**Given text**

★ ★ ★ ★

12

I've been spending a whole week on this with no hope of solving it. I am following this (quite old) article on e-commerce search and faceted filtering, etc., and it's working good so far (the search results are great and the aggregations work great when the filters are applied IN the query. I am using ElasticSearch 6.1.1.

But because I want to allow my users to perform multiple selections on the facets, I've moved the filters into the post_filter section. This still works well, it's filtering the results correctly and shows the aggregation counts for the whole document set accurately.

After reading this question on StackOverflow, I've realised that I have to perform some crazy acrobatics with 'filtered' aggregations alongside 'special' aggregations to reciprocally prune the aggregations in order to show correct counts AND allow multiple filters with them at the same time. I've asked for some clarification on that question but no response yet (it is an old question).

The problem I've been struggling with for so long is to get a set of filtered aggregations on nested fields where ALL the facets are filtered with all the filters.

My plan is to use the general aggregations (unfiltered) and keep the selected facet aggregations unfiltered (so that I can select multiple entries) but filter all the OTHER aggregations with the currently selected facets, so that I can only display the filters I can still apply.

However, if I use THE SAME filter on the documents (which work fine), and put the filter in the filtered aggregations, they do not work as desired. The counts are all wrong. I am aware that aggregations are computed before the filters, which is why I am replicating the filters on the aggregations I want.

Here is my query:

  "query": {
    "bool": {
      "must": [
        {
          "multi_match": {
            "fields": [
              "search_data.full_text_boosted^7",
              "search_data.full_text^2"
            ],
            "type": "cross_fields",
            "analyzer": "full_text_search_analyzer",
            "query": "some book"
          }
        }
      ]
    }
  }

Nothing special here, it works great and returns relevant results.

And here is my filter (in post_filter):

"post_filter" : {
    "bool" : {
      "must" : [
      {
        "nested": {
          "path": "string_facets",
            "query": {
              "bool" : {
                "filter" : 
                [
                  { "term" : { "string_facets.facet_name" : "Cover colour" } },
                  { "terms" : { "string_facets.facet_value" : [ "Green" ] } }
                ]
              }
            }
          }
        }

      ]
    }
  }

Let me stress: this works FINE. I am seeing the correct results ( in this case '13' results are shown, all matching the correct field - 'Cover colour' = 'Green' ).

Here are my general (unfiltered aggregations), that return all of the facets with correct count for all the products:

    "agg_string_facets": {
  "nested": {
    "path": "string_facets"
  },
  "aggregations": {
      "facet_name": {
        "terms": {
          "field": "string_facets.facet_name"
        },
        "aggregations": {
          "facet_value": {
            "terms": {
              "field": "string_facets.facet_value"
            }
          }
        }
      }
  }
}

This too works perfectly! I am seeing all the aggregations with accurate facet counts for all documents matching my query.

★ ★ ★ ★

**Extracted entries**
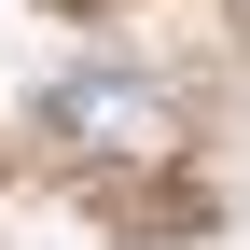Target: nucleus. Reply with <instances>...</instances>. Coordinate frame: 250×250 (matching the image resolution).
<instances>
[{"label": "nucleus", "mask_w": 250, "mask_h": 250, "mask_svg": "<svg viewBox=\"0 0 250 250\" xmlns=\"http://www.w3.org/2000/svg\"><path fill=\"white\" fill-rule=\"evenodd\" d=\"M56 139L98 153V167H167V153H181V111L153 98L139 70H70V83H56Z\"/></svg>", "instance_id": "1"}]
</instances>
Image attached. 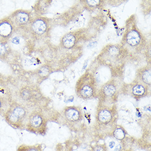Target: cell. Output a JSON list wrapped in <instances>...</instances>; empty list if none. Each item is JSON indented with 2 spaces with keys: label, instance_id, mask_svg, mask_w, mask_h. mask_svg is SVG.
Instances as JSON below:
<instances>
[{
  "label": "cell",
  "instance_id": "cell-24",
  "mask_svg": "<svg viewBox=\"0 0 151 151\" xmlns=\"http://www.w3.org/2000/svg\"><path fill=\"white\" fill-rule=\"evenodd\" d=\"M92 151H108L106 144H99L92 147Z\"/></svg>",
  "mask_w": 151,
  "mask_h": 151
},
{
  "label": "cell",
  "instance_id": "cell-16",
  "mask_svg": "<svg viewBox=\"0 0 151 151\" xmlns=\"http://www.w3.org/2000/svg\"><path fill=\"white\" fill-rule=\"evenodd\" d=\"M8 45L11 48V51L14 50L16 51H22V50L24 51V50L27 48V45L29 44V42L27 40V36L24 34L19 33L16 34V32L14 33L12 37L8 41Z\"/></svg>",
  "mask_w": 151,
  "mask_h": 151
},
{
  "label": "cell",
  "instance_id": "cell-20",
  "mask_svg": "<svg viewBox=\"0 0 151 151\" xmlns=\"http://www.w3.org/2000/svg\"><path fill=\"white\" fill-rule=\"evenodd\" d=\"M53 72L52 66L48 63H45L36 70V76L41 81L47 79Z\"/></svg>",
  "mask_w": 151,
  "mask_h": 151
},
{
  "label": "cell",
  "instance_id": "cell-23",
  "mask_svg": "<svg viewBox=\"0 0 151 151\" xmlns=\"http://www.w3.org/2000/svg\"><path fill=\"white\" fill-rule=\"evenodd\" d=\"M17 151H42V147L40 145L34 146L22 145L18 148Z\"/></svg>",
  "mask_w": 151,
  "mask_h": 151
},
{
  "label": "cell",
  "instance_id": "cell-1",
  "mask_svg": "<svg viewBox=\"0 0 151 151\" xmlns=\"http://www.w3.org/2000/svg\"><path fill=\"white\" fill-rule=\"evenodd\" d=\"M125 28L120 44L127 52L128 58L137 59L144 55L151 42L147 41L138 27L137 18L135 14L131 15L127 19Z\"/></svg>",
  "mask_w": 151,
  "mask_h": 151
},
{
  "label": "cell",
  "instance_id": "cell-17",
  "mask_svg": "<svg viewBox=\"0 0 151 151\" xmlns=\"http://www.w3.org/2000/svg\"><path fill=\"white\" fill-rule=\"evenodd\" d=\"M135 79L144 83L149 87L151 85V64H147L137 69L136 72Z\"/></svg>",
  "mask_w": 151,
  "mask_h": 151
},
{
  "label": "cell",
  "instance_id": "cell-21",
  "mask_svg": "<svg viewBox=\"0 0 151 151\" xmlns=\"http://www.w3.org/2000/svg\"><path fill=\"white\" fill-rule=\"evenodd\" d=\"M127 131L123 127L120 126H117L113 130L112 134L116 139L122 141L124 139L127 135Z\"/></svg>",
  "mask_w": 151,
  "mask_h": 151
},
{
  "label": "cell",
  "instance_id": "cell-3",
  "mask_svg": "<svg viewBox=\"0 0 151 151\" xmlns=\"http://www.w3.org/2000/svg\"><path fill=\"white\" fill-rule=\"evenodd\" d=\"M97 81L94 74L86 70L78 79L75 90L77 96L83 100H88L97 97Z\"/></svg>",
  "mask_w": 151,
  "mask_h": 151
},
{
  "label": "cell",
  "instance_id": "cell-6",
  "mask_svg": "<svg viewBox=\"0 0 151 151\" xmlns=\"http://www.w3.org/2000/svg\"><path fill=\"white\" fill-rule=\"evenodd\" d=\"M117 117L115 104H105L99 103L96 114V122L99 127H107L115 123Z\"/></svg>",
  "mask_w": 151,
  "mask_h": 151
},
{
  "label": "cell",
  "instance_id": "cell-5",
  "mask_svg": "<svg viewBox=\"0 0 151 151\" xmlns=\"http://www.w3.org/2000/svg\"><path fill=\"white\" fill-rule=\"evenodd\" d=\"M52 19L40 16L33 18L28 26V30L32 37L35 40H42L48 35L52 24Z\"/></svg>",
  "mask_w": 151,
  "mask_h": 151
},
{
  "label": "cell",
  "instance_id": "cell-2",
  "mask_svg": "<svg viewBox=\"0 0 151 151\" xmlns=\"http://www.w3.org/2000/svg\"><path fill=\"white\" fill-rule=\"evenodd\" d=\"M128 56L120 44H109L104 46L96 60L101 66L109 68L113 76L123 71Z\"/></svg>",
  "mask_w": 151,
  "mask_h": 151
},
{
  "label": "cell",
  "instance_id": "cell-7",
  "mask_svg": "<svg viewBox=\"0 0 151 151\" xmlns=\"http://www.w3.org/2000/svg\"><path fill=\"white\" fill-rule=\"evenodd\" d=\"M119 96L117 81L115 78H111L104 83L97 93L99 103L105 104H115Z\"/></svg>",
  "mask_w": 151,
  "mask_h": 151
},
{
  "label": "cell",
  "instance_id": "cell-15",
  "mask_svg": "<svg viewBox=\"0 0 151 151\" xmlns=\"http://www.w3.org/2000/svg\"><path fill=\"white\" fill-rule=\"evenodd\" d=\"M19 96L20 99L25 102H33L40 98L41 93L40 90L35 86H25L20 90Z\"/></svg>",
  "mask_w": 151,
  "mask_h": 151
},
{
  "label": "cell",
  "instance_id": "cell-12",
  "mask_svg": "<svg viewBox=\"0 0 151 151\" xmlns=\"http://www.w3.org/2000/svg\"><path fill=\"white\" fill-rule=\"evenodd\" d=\"M16 28H25L29 26L32 19V11L26 9H18L9 16Z\"/></svg>",
  "mask_w": 151,
  "mask_h": 151
},
{
  "label": "cell",
  "instance_id": "cell-10",
  "mask_svg": "<svg viewBox=\"0 0 151 151\" xmlns=\"http://www.w3.org/2000/svg\"><path fill=\"white\" fill-rule=\"evenodd\" d=\"M150 87L135 79L130 83L123 85L122 90L124 93L131 97L136 99H139L148 95L150 91Z\"/></svg>",
  "mask_w": 151,
  "mask_h": 151
},
{
  "label": "cell",
  "instance_id": "cell-11",
  "mask_svg": "<svg viewBox=\"0 0 151 151\" xmlns=\"http://www.w3.org/2000/svg\"><path fill=\"white\" fill-rule=\"evenodd\" d=\"M107 23V19L104 14H101L93 17L86 28V41H90L96 38L104 29Z\"/></svg>",
  "mask_w": 151,
  "mask_h": 151
},
{
  "label": "cell",
  "instance_id": "cell-25",
  "mask_svg": "<svg viewBox=\"0 0 151 151\" xmlns=\"http://www.w3.org/2000/svg\"><path fill=\"white\" fill-rule=\"evenodd\" d=\"M6 106H7L6 102L4 101V99H2L0 97V114H1V113H2V112H4V109H6V108L4 107H6ZM6 109L7 110V109Z\"/></svg>",
  "mask_w": 151,
  "mask_h": 151
},
{
  "label": "cell",
  "instance_id": "cell-19",
  "mask_svg": "<svg viewBox=\"0 0 151 151\" xmlns=\"http://www.w3.org/2000/svg\"><path fill=\"white\" fill-rule=\"evenodd\" d=\"M52 2V1L50 0L37 1L34 7V12L36 17H40L45 14L47 11Z\"/></svg>",
  "mask_w": 151,
  "mask_h": 151
},
{
  "label": "cell",
  "instance_id": "cell-13",
  "mask_svg": "<svg viewBox=\"0 0 151 151\" xmlns=\"http://www.w3.org/2000/svg\"><path fill=\"white\" fill-rule=\"evenodd\" d=\"M16 28L9 16L0 20V41L8 42L16 32Z\"/></svg>",
  "mask_w": 151,
  "mask_h": 151
},
{
  "label": "cell",
  "instance_id": "cell-4",
  "mask_svg": "<svg viewBox=\"0 0 151 151\" xmlns=\"http://www.w3.org/2000/svg\"><path fill=\"white\" fill-rule=\"evenodd\" d=\"M27 108L18 103H12L4 113V119L7 123L16 129H22L27 118Z\"/></svg>",
  "mask_w": 151,
  "mask_h": 151
},
{
  "label": "cell",
  "instance_id": "cell-22",
  "mask_svg": "<svg viewBox=\"0 0 151 151\" xmlns=\"http://www.w3.org/2000/svg\"><path fill=\"white\" fill-rule=\"evenodd\" d=\"M11 51L8 42L0 41V58H5Z\"/></svg>",
  "mask_w": 151,
  "mask_h": 151
},
{
  "label": "cell",
  "instance_id": "cell-18",
  "mask_svg": "<svg viewBox=\"0 0 151 151\" xmlns=\"http://www.w3.org/2000/svg\"><path fill=\"white\" fill-rule=\"evenodd\" d=\"M106 1L103 0H81L80 3L83 9L88 12H94L104 7Z\"/></svg>",
  "mask_w": 151,
  "mask_h": 151
},
{
  "label": "cell",
  "instance_id": "cell-8",
  "mask_svg": "<svg viewBox=\"0 0 151 151\" xmlns=\"http://www.w3.org/2000/svg\"><path fill=\"white\" fill-rule=\"evenodd\" d=\"M86 28H80L64 34L60 40V46L63 49L70 50L78 47V44L86 41Z\"/></svg>",
  "mask_w": 151,
  "mask_h": 151
},
{
  "label": "cell",
  "instance_id": "cell-14",
  "mask_svg": "<svg viewBox=\"0 0 151 151\" xmlns=\"http://www.w3.org/2000/svg\"><path fill=\"white\" fill-rule=\"evenodd\" d=\"M63 115L67 123L76 125L83 119V113L81 108L77 106L67 107L63 111Z\"/></svg>",
  "mask_w": 151,
  "mask_h": 151
},
{
  "label": "cell",
  "instance_id": "cell-9",
  "mask_svg": "<svg viewBox=\"0 0 151 151\" xmlns=\"http://www.w3.org/2000/svg\"><path fill=\"white\" fill-rule=\"evenodd\" d=\"M47 120L40 111H34L28 115L27 130L32 133L44 135L47 130Z\"/></svg>",
  "mask_w": 151,
  "mask_h": 151
}]
</instances>
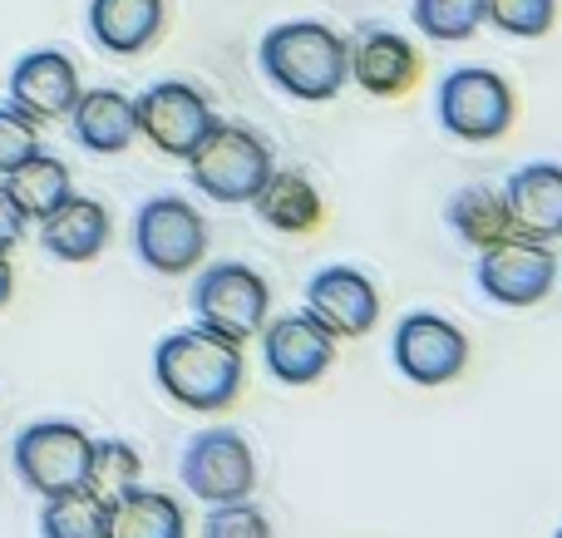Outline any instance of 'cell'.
Segmentation results:
<instances>
[{"label": "cell", "instance_id": "cell-1", "mask_svg": "<svg viewBox=\"0 0 562 538\" xmlns=\"http://www.w3.org/2000/svg\"><path fill=\"white\" fill-rule=\"evenodd\" d=\"M154 381L183 411H203V415L227 411L243 395V381H247L243 346L207 332V326L168 332L154 346Z\"/></svg>", "mask_w": 562, "mask_h": 538}, {"label": "cell", "instance_id": "cell-2", "mask_svg": "<svg viewBox=\"0 0 562 538\" xmlns=\"http://www.w3.org/2000/svg\"><path fill=\"white\" fill-rule=\"evenodd\" d=\"M257 65L286 99L326 104L346 89V40L321 20H281L257 45Z\"/></svg>", "mask_w": 562, "mask_h": 538}, {"label": "cell", "instance_id": "cell-3", "mask_svg": "<svg viewBox=\"0 0 562 538\" xmlns=\"http://www.w3.org/2000/svg\"><path fill=\"white\" fill-rule=\"evenodd\" d=\"M183 164H188V183H193L203 198L227 203V208L252 203L257 188H262L267 173L277 168L272 148H267L252 128L223 124V119H213V128L198 138V148L183 158Z\"/></svg>", "mask_w": 562, "mask_h": 538}, {"label": "cell", "instance_id": "cell-4", "mask_svg": "<svg viewBox=\"0 0 562 538\" xmlns=\"http://www.w3.org/2000/svg\"><path fill=\"white\" fill-rule=\"evenodd\" d=\"M267 312H272V287L247 262H213L193 282V322L227 341H252L262 336Z\"/></svg>", "mask_w": 562, "mask_h": 538}, {"label": "cell", "instance_id": "cell-5", "mask_svg": "<svg viewBox=\"0 0 562 538\" xmlns=\"http://www.w3.org/2000/svg\"><path fill=\"white\" fill-rule=\"evenodd\" d=\"M435 114L445 124V134H454L459 144H494L514 128L518 104L504 75H494L484 65H464L439 79Z\"/></svg>", "mask_w": 562, "mask_h": 538}, {"label": "cell", "instance_id": "cell-6", "mask_svg": "<svg viewBox=\"0 0 562 538\" xmlns=\"http://www.w3.org/2000/svg\"><path fill=\"white\" fill-rule=\"evenodd\" d=\"M89 445H94V435L79 430L75 421H35L15 435L10 464H15L20 484H25L30 494L49 500V494H65V490L85 484Z\"/></svg>", "mask_w": 562, "mask_h": 538}, {"label": "cell", "instance_id": "cell-7", "mask_svg": "<svg viewBox=\"0 0 562 538\" xmlns=\"http://www.w3.org/2000/svg\"><path fill=\"white\" fill-rule=\"evenodd\" d=\"M134 253L148 272L183 277L207 257V223L188 198L158 193L134 213Z\"/></svg>", "mask_w": 562, "mask_h": 538}, {"label": "cell", "instance_id": "cell-8", "mask_svg": "<svg viewBox=\"0 0 562 538\" xmlns=\"http://www.w3.org/2000/svg\"><path fill=\"white\" fill-rule=\"evenodd\" d=\"M183 490L203 504H233V500H252L257 490V450L247 445L243 430H227V425H213V430H198L193 440L183 445Z\"/></svg>", "mask_w": 562, "mask_h": 538}, {"label": "cell", "instance_id": "cell-9", "mask_svg": "<svg viewBox=\"0 0 562 538\" xmlns=\"http://www.w3.org/2000/svg\"><path fill=\"white\" fill-rule=\"evenodd\" d=\"M558 287V253L538 237L508 233L479 253V292L498 306H538Z\"/></svg>", "mask_w": 562, "mask_h": 538}, {"label": "cell", "instance_id": "cell-10", "mask_svg": "<svg viewBox=\"0 0 562 538\" xmlns=\"http://www.w3.org/2000/svg\"><path fill=\"white\" fill-rule=\"evenodd\" d=\"M390 361L415 385H449L469 366V336L439 312H409L390 336Z\"/></svg>", "mask_w": 562, "mask_h": 538}, {"label": "cell", "instance_id": "cell-11", "mask_svg": "<svg viewBox=\"0 0 562 538\" xmlns=\"http://www.w3.org/2000/svg\"><path fill=\"white\" fill-rule=\"evenodd\" d=\"M134 119H138V134L168 158H188L198 148V138L213 128V104L198 85L188 79H158L148 85L144 94L134 99Z\"/></svg>", "mask_w": 562, "mask_h": 538}, {"label": "cell", "instance_id": "cell-12", "mask_svg": "<svg viewBox=\"0 0 562 538\" xmlns=\"http://www.w3.org/2000/svg\"><path fill=\"white\" fill-rule=\"evenodd\" d=\"M306 316L316 326H326L336 341H356V336L375 332L380 322V292L360 267H321L306 282Z\"/></svg>", "mask_w": 562, "mask_h": 538}, {"label": "cell", "instance_id": "cell-13", "mask_svg": "<svg viewBox=\"0 0 562 538\" xmlns=\"http://www.w3.org/2000/svg\"><path fill=\"white\" fill-rule=\"evenodd\" d=\"M262 366L281 385H316L336 366V336L306 312H286L262 326Z\"/></svg>", "mask_w": 562, "mask_h": 538}, {"label": "cell", "instance_id": "cell-14", "mask_svg": "<svg viewBox=\"0 0 562 538\" xmlns=\"http://www.w3.org/2000/svg\"><path fill=\"white\" fill-rule=\"evenodd\" d=\"M346 79H356L375 99H395L419 79V55L400 30L360 25L346 40Z\"/></svg>", "mask_w": 562, "mask_h": 538}, {"label": "cell", "instance_id": "cell-15", "mask_svg": "<svg viewBox=\"0 0 562 538\" xmlns=\"http://www.w3.org/2000/svg\"><path fill=\"white\" fill-rule=\"evenodd\" d=\"M79 99V69L69 55L59 49H30V55L15 59L10 69V104L20 114H30L35 124H49V119H65Z\"/></svg>", "mask_w": 562, "mask_h": 538}, {"label": "cell", "instance_id": "cell-16", "mask_svg": "<svg viewBox=\"0 0 562 538\" xmlns=\"http://www.w3.org/2000/svg\"><path fill=\"white\" fill-rule=\"evenodd\" d=\"M504 203L514 217V233L538 237V243H558L562 237V164L538 158L508 173Z\"/></svg>", "mask_w": 562, "mask_h": 538}, {"label": "cell", "instance_id": "cell-17", "mask_svg": "<svg viewBox=\"0 0 562 538\" xmlns=\"http://www.w3.org/2000/svg\"><path fill=\"white\" fill-rule=\"evenodd\" d=\"M109 233H114V223H109V208L99 198L69 193L55 213L40 217V247L55 262H94L109 247Z\"/></svg>", "mask_w": 562, "mask_h": 538}, {"label": "cell", "instance_id": "cell-18", "mask_svg": "<svg viewBox=\"0 0 562 538\" xmlns=\"http://www.w3.org/2000/svg\"><path fill=\"white\" fill-rule=\"evenodd\" d=\"M69 134L79 148L89 154H124L138 138V119H134V99L119 89H79L75 109H69Z\"/></svg>", "mask_w": 562, "mask_h": 538}, {"label": "cell", "instance_id": "cell-19", "mask_svg": "<svg viewBox=\"0 0 562 538\" xmlns=\"http://www.w3.org/2000/svg\"><path fill=\"white\" fill-rule=\"evenodd\" d=\"M164 0H89V35L109 55H138L164 35Z\"/></svg>", "mask_w": 562, "mask_h": 538}, {"label": "cell", "instance_id": "cell-20", "mask_svg": "<svg viewBox=\"0 0 562 538\" xmlns=\"http://www.w3.org/2000/svg\"><path fill=\"white\" fill-rule=\"evenodd\" d=\"M99 538H188V514L168 490H128L124 500L104 504Z\"/></svg>", "mask_w": 562, "mask_h": 538}, {"label": "cell", "instance_id": "cell-21", "mask_svg": "<svg viewBox=\"0 0 562 538\" xmlns=\"http://www.w3.org/2000/svg\"><path fill=\"white\" fill-rule=\"evenodd\" d=\"M252 208H257V217H262L267 227L291 233V237L321 227V217H326L316 183H311L306 173H296V168H272V173H267V183L257 188Z\"/></svg>", "mask_w": 562, "mask_h": 538}, {"label": "cell", "instance_id": "cell-22", "mask_svg": "<svg viewBox=\"0 0 562 538\" xmlns=\"http://www.w3.org/2000/svg\"><path fill=\"white\" fill-rule=\"evenodd\" d=\"M0 188H5L10 203L25 213V223H40V217H49L69 193H75V178H69V168L59 164L55 154L35 148L25 164H15L10 173H0Z\"/></svg>", "mask_w": 562, "mask_h": 538}, {"label": "cell", "instance_id": "cell-23", "mask_svg": "<svg viewBox=\"0 0 562 538\" xmlns=\"http://www.w3.org/2000/svg\"><path fill=\"white\" fill-rule=\"evenodd\" d=\"M445 217H449V227H454L459 243L474 247V253H484V247L504 243V237L514 233V217H508L504 188H494V183H469V188H459V193L449 198Z\"/></svg>", "mask_w": 562, "mask_h": 538}, {"label": "cell", "instance_id": "cell-24", "mask_svg": "<svg viewBox=\"0 0 562 538\" xmlns=\"http://www.w3.org/2000/svg\"><path fill=\"white\" fill-rule=\"evenodd\" d=\"M144 484V460L128 440H94L89 445V470H85V490L94 494L99 504L124 500L128 490Z\"/></svg>", "mask_w": 562, "mask_h": 538}, {"label": "cell", "instance_id": "cell-25", "mask_svg": "<svg viewBox=\"0 0 562 538\" xmlns=\"http://www.w3.org/2000/svg\"><path fill=\"white\" fill-rule=\"evenodd\" d=\"M415 30L435 45H459V40L484 30V0H415L409 5Z\"/></svg>", "mask_w": 562, "mask_h": 538}, {"label": "cell", "instance_id": "cell-26", "mask_svg": "<svg viewBox=\"0 0 562 538\" xmlns=\"http://www.w3.org/2000/svg\"><path fill=\"white\" fill-rule=\"evenodd\" d=\"M99 524H104V504L85 484L65 494H49L40 504V538H99Z\"/></svg>", "mask_w": 562, "mask_h": 538}, {"label": "cell", "instance_id": "cell-27", "mask_svg": "<svg viewBox=\"0 0 562 538\" xmlns=\"http://www.w3.org/2000/svg\"><path fill=\"white\" fill-rule=\"evenodd\" d=\"M558 20V0H484V25L504 30L514 40L548 35Z\"/></svg>", "mask_w": 562, "mask_h": 538}, {"label": "cell", "instance_id": "cell-28", "mask_svg": "<svg viewBox=\"0 0 562 538\" xmlns=\"http://www.w3.org/2000/svg\"><path fill=\"white\" fill-rule=\"evenodd\" d=\"M198 538H272V519H267L252 500L207 504V519H203V534Z\"/></svg>", "mask_w": 562, "mask_h": 538}, {"label": "cell", "instance_id": "cell-29", "mask_svg": "<svg viewBox=\"0 0 562 538\" xmlns=\"http://www.w3.org/2000/svg\"><path fill=\"white\" fill-rule=\"evenodd\" d=\"M35 148H40V124L30 114H20L15 104H0V173L25 164Z\"/></svg>", "mask_w": 562, "mask_h": 538}, {"label": "cell", "instance_id": "cell-30", "mask_svg": "<svg viewBox=\"0 0 562 538\" xmlns=\"http://www.w3.org/2000/svg\"><path fill=\"white\" fill-rule=\"evenodd\" d=\"M25 213H20L15 203H10V193L0 188V253H15L20 247V237H25Z\"/></svg>", "mask_w": 562, "mask_h": 538}, {"label": "cell", "instance_id": "cell-31", "mask_svg": "<svg viewBox=\"0 0 562 538\" xmlns=\"http://www.w3.org/2000/svg\"><path fill=\"white\" fill-rule=\"evenodd\" d=\"M10 292H15V272H10V257L0 253V306L10 302Z\"/></svg>", "mask_w": 562, "mask_h": 538}, {"label": "cell", "instance_id": "cell-32", "mask_svg": "<svg viewBox=\"0 0 562 538\" xmlns=\"http://www.w3.org/2000/svg\"><path fill=\"white\" fill-rule=\"evenodd\" d=\"M558 277H562V262H558Z\"/></svg>", "mask_w": 562, "mask_h": 538}, {"label": "cell", "instance_id": "cell-33", "mask_svg": "<svg viewBox=\"0 0 562 538\" xmlns=\"http://www.w3.org/2000/svg\"><path fill=\"white\" fill-rule=\"evenodd\" d=\"M553 538H562V529H558V534H553Z\"/></svg>", "mask_w": 562, "mask_h": 538}]
</instances>
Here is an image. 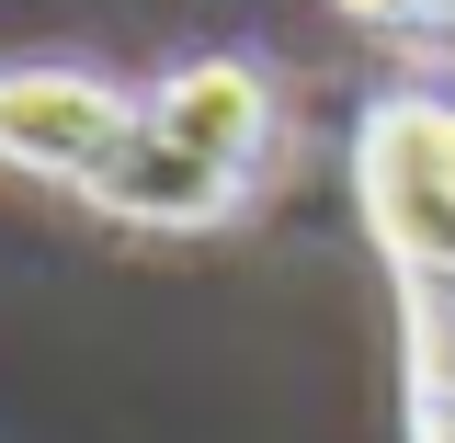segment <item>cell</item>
Instances as JSON below:
<instances>
[{"label": "cell", "instance_id": "cell-1", "mask_svg": "<svg viewBox=\"0 0 455 443\" xmlns=\"http://www.w3.org/2000/svg\"><path fill=\"white\" fill-rule=\"evenodd\" d=\"M353 194L398 284H455V91H398L364 114Z\"/></svg>", "mask_w": 455, "mask_h": 443}, {"label": "cell", "instance_id": "cell-2", "mask_svg": "<svg viewBox=\"0 0 455 443\" xmlns=\"http://www.w3.org/2000/svg\"><path fill=\"white\" fill-rule=\"evenodd\" d=\"M137 137V103L92 68H0V170L92 194Z\"/></svg>", "mask_w": 455, "mask_h": 443}, {"label": "cell", "instance_id": "cell-3", "mask_svg": "<svg viewBox=\"0 0 455 443\" xmlns=\"http://www.w3.org/2000/svg\"><path fill=\"white\" fill-rule=\"evenodd\" d=\"M137 125L160 137L171 160H194V170H217V182L251 194V170L274 148V80L251 57H194V68H171L160 91L137 103Z\"/></svg>", "mask_w": 455, "mask_h": 443}, {"label": "cell", "instance_id": "cell-4", "mask_svg": "<svg viewBox=\"0 0 455 443\" xmlns=\"http://www.w3.org/2000/svg\"><path fill=\"white\" fill-rule=\"evenodd\" d=\"M410 341V443H455V284H398Z\"/></svg>", "mask_w": 455, "mask_h": 443}, {"label": "cell", "instance_id": "cell-5", "mask_svg": "<svg viewBox=\"0 0 455 443\" xmlns=\"http://www.w3.org/2000/svg\"><path fill=\"white\" fill-rule=\"evenodd\" d=\"M353 23H376V35H410V23H455V0H341Z\"/></svg>", "mask_w": 455, "mask_h": 443}]
</instances>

★ ★ ★ ★

**Request**
Answer these questions from the Elasticsearch forum post:
(a) Which version of ElasticSearch does the author use?
(b) What analyzer is named in the multi_match query?
(c) How many results does the author see when the post_filter is applied?

**Answer for the task**
(a) ElasticSearch 6.1.1.
(b) full_text_search_analyzer.
(c) 13 results, all matching 'Cover colour' = 'Green'.